I think of my father's bottles, stowed under the seat of his car or in the back room, by the privy. That was how I knew he'd given up. I think of a warm night when I was so wrecked I lay on this very lawn, tearing at my thighs and inventing vulgar poems to ward off the explosions above me; I couldn't speak a word of poetry, of course, but I bellowed and screeched at the top of my lungs, and when my mother came out in her nightgown and begged me to stop, I wasn't even sure it was she, not some figment. Even when she took hold of my hands, I swung out, thinking -- or maybe that's another occasion. This happened more than I like to admit.Howard's recollection of his drugs and whoring are graphic and disturbing. They reflect the lengths a man will go in hopes of self-destruction. Parenting Ryan rekindles feelings he once left behind, the desire for love and the desire to belong to something greater than himself. His inability to communicate continues to hamper his ability to achieve this life and taps into that rage that simmers just below the surface. Each setback feeds this frustration, even something as simple as finding out in the school office that they've missed the registration period to sign up for Little League:
I draw my brows together and scowl at the wall. I could easily begin flailing, and I'd end by demolishing everything in sight, from the file cabinets to the glass case of little birds to the fat and thin women themselves. I'd reduce the whole universe to rubble and bone. There's a stereotype here -- the flipped-out vet -- and I don't know why I've resisted it so long. A frustrated, fucked-up, scarred-up crazy man is dying in this office; why pretend that's not so? I reach out to scoop up the two little cards, and my hand hits the counter with such a thud that we all jump.Dave King avoids easy answers and neat resolutions to Howard's dilemma.
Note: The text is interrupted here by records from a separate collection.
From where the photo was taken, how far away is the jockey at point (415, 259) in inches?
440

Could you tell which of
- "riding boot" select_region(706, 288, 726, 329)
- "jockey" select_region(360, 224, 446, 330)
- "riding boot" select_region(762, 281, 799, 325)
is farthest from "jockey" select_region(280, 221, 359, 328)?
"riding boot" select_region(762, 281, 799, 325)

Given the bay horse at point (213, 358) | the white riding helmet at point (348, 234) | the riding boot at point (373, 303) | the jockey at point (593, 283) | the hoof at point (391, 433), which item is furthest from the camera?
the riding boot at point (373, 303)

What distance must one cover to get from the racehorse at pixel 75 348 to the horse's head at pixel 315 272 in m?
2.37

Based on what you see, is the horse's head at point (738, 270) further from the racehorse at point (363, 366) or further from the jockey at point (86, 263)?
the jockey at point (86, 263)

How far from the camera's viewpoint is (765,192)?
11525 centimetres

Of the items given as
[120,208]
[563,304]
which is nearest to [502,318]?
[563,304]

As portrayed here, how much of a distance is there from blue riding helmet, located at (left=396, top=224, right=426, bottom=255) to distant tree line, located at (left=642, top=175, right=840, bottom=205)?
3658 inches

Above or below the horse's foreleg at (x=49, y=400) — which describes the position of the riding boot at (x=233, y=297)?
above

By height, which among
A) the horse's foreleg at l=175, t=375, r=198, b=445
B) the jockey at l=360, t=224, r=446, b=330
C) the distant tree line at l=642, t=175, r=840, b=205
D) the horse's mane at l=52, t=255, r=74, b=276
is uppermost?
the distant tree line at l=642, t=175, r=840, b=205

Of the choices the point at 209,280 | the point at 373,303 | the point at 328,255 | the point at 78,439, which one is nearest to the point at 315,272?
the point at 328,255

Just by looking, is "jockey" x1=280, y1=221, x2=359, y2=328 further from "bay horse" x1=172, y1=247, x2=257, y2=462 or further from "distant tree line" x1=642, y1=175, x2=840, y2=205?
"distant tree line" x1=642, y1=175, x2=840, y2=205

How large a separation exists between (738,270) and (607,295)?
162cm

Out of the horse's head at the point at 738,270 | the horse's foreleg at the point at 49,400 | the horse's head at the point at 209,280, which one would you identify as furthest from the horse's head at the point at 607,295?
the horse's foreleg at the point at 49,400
Howard knows that eventually Sylvia will come home and Ryan will leave his house. He's afraid that his life will revert to the way it was before Ryan came, and now that he's had a taste of something better, he can't go back to that again. He also doesn't know if there's anything he can do about it.
Ryan glances at me, then says, "That's cool." His voice is deliberate and uninflected, and I wonder if he's come to his mom's aid this same way. "Sorry for taking up all your-all's time." He rubs a shoulder into my gut. "Come on, man."
I can't remember a protagonist for whom I cared for so deeply, for whom I wanted to find the happiness he wants so desperately. His frustration is palpable, his small victories are uplifting, and his memories of that moment in Vietnam are devastatingly sad. Howard Kapostash will stay with you for a long, long time and deserves to be one of the memorable characters of contemporary fiction. If you appreciate extraordinary fiction, then The Ha-Ha should not be missed.